Meg and Emily Rose had gotten close during their senior year at Derring High. Jemma hadn’t met her until that night. Meg had been out of town at the beach with her boyfriend until that day. She’d come back in time for the bachelorette party and the rehearsal dinner.
Emily Rose wanted her three closest girlfriends to get along. Jemma wanted to try for Emily Rose, but everything felt forced. She felt further away from Emily Rose than ever around Carolina and Meg. The friendship the three of them shared seemed so easy and natural. Especially when it came to that Carolina.
Jemma realized that although she’d had a decent time that night, something still felt off. She and Emily Rose hadn’t had a real conversation since she’d gotten to Derring. Even in the few times they’d been alone, they mostly talked about Michael and their new lives. They rarely discussed anything deeper. They definitely didn’t talk about the past six years.

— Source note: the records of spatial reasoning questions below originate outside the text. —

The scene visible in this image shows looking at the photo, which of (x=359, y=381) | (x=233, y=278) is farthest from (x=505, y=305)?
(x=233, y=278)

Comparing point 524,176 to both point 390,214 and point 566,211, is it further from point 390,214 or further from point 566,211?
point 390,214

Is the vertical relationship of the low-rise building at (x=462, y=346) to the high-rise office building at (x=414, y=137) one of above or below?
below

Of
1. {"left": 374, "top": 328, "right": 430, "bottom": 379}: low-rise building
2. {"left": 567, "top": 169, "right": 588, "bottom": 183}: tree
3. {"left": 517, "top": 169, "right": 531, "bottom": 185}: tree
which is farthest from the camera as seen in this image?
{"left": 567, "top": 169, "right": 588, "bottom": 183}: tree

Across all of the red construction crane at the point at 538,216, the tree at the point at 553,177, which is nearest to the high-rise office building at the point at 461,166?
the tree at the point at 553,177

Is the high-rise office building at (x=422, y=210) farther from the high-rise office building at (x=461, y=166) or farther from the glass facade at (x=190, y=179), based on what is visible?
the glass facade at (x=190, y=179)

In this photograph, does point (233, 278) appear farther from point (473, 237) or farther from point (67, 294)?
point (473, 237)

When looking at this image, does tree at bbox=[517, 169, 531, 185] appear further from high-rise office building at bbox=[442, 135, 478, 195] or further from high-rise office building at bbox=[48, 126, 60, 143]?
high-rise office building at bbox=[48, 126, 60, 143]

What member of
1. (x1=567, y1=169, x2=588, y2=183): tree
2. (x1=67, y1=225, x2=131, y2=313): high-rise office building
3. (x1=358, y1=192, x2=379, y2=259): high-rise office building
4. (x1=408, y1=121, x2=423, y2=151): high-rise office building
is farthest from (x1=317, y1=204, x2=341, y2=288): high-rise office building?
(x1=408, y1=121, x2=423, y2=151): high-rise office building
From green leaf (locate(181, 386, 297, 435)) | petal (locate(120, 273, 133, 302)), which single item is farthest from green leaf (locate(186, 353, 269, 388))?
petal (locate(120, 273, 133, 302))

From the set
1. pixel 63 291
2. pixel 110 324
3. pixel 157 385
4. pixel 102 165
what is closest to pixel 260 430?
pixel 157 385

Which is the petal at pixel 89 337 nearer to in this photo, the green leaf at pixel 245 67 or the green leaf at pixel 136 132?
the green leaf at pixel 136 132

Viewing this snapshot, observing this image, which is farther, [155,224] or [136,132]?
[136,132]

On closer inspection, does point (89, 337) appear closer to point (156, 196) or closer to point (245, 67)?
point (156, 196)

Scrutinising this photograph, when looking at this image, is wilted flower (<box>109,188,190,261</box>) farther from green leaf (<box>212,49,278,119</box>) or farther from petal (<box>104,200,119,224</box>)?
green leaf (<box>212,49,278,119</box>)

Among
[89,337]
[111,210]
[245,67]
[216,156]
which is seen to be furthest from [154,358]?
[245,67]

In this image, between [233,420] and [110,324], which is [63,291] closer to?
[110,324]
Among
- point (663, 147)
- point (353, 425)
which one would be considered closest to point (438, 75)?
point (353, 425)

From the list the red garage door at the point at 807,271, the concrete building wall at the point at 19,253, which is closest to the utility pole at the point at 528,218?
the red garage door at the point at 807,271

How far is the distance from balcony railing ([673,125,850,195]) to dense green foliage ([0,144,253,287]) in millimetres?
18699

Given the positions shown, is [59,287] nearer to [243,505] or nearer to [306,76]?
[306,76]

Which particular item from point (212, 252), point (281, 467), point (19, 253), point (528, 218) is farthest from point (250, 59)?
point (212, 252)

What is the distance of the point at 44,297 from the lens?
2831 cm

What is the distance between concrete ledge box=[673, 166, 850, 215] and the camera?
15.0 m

Jemma supposed it was best to move on. Still, something felt unfinished and not quite settled in every conversation they had. Standing right next to her best friend, she felt further away from her than she ever had in any of the six intervening years.
“Did I ever tell you you’re my best friend? Ever? I love you, girl.” Emily Rose giggled as she collapsed on top of the bed.
“I know,” Jemma said, removing Emily Rose’s sandals.
“You’ve always been here when it matters.” Her head lolled back against her pillows. She closed her eyes and smiled.
“Yeah.”
“I don’t need these.” Emily Rose shoved away the pain killers Jemma handed her.
“You will in a few hours,” Jemma said. Especially when Ms. F called her at six in the morning to get her going for a final day of wedding prep
.
“See? You take care of me and everything. You’re the best. My sister,” Emily Rose said. She lay precariously close to the edge of her bed. Jemma moved her closer to the wall so she wouldn’t be in such danger of falling off the bed.
She patted Emily Rose’s arm. “Yeah.”
Emily Rose wrapped her hand around Jemma’s arm and looked up at her. “I hope we’ll always be close.”
Jemma pushed back the urge to say what she wanted to—that they needed to talk and their friendship felt almost dead to her. “Me, too.”
“Thanks for coming home for me. I know how you feel about this place.”
“I’ll always be here for you when it matters. Remember? You just said it yourself.”
“I know.” She closed her eyes and Jemma walked out of the room, blinking back tears.
***
Late Friday morning, Davis ran some errands before the start of his shift at the restaurant. He was supposed to be there by noon, and it looked like he was actually going to be on time. Maybe that would shut his supervisor up for once.
On the way out of the post office with a fistful of mail, Davis was cornered by his lawyer. He froze in the doorway of the post office, staring up at Seth. Seth’s black hair was cut close and his naturally tan face was darker than usual. Davis knew he liked to drive out to the lake whenever he could spare a few hours. Seth wore a light colored suit with a green and white striped shirt underneath and no tie. Seth made it known that in his opinion ties were only good for two things—court and church.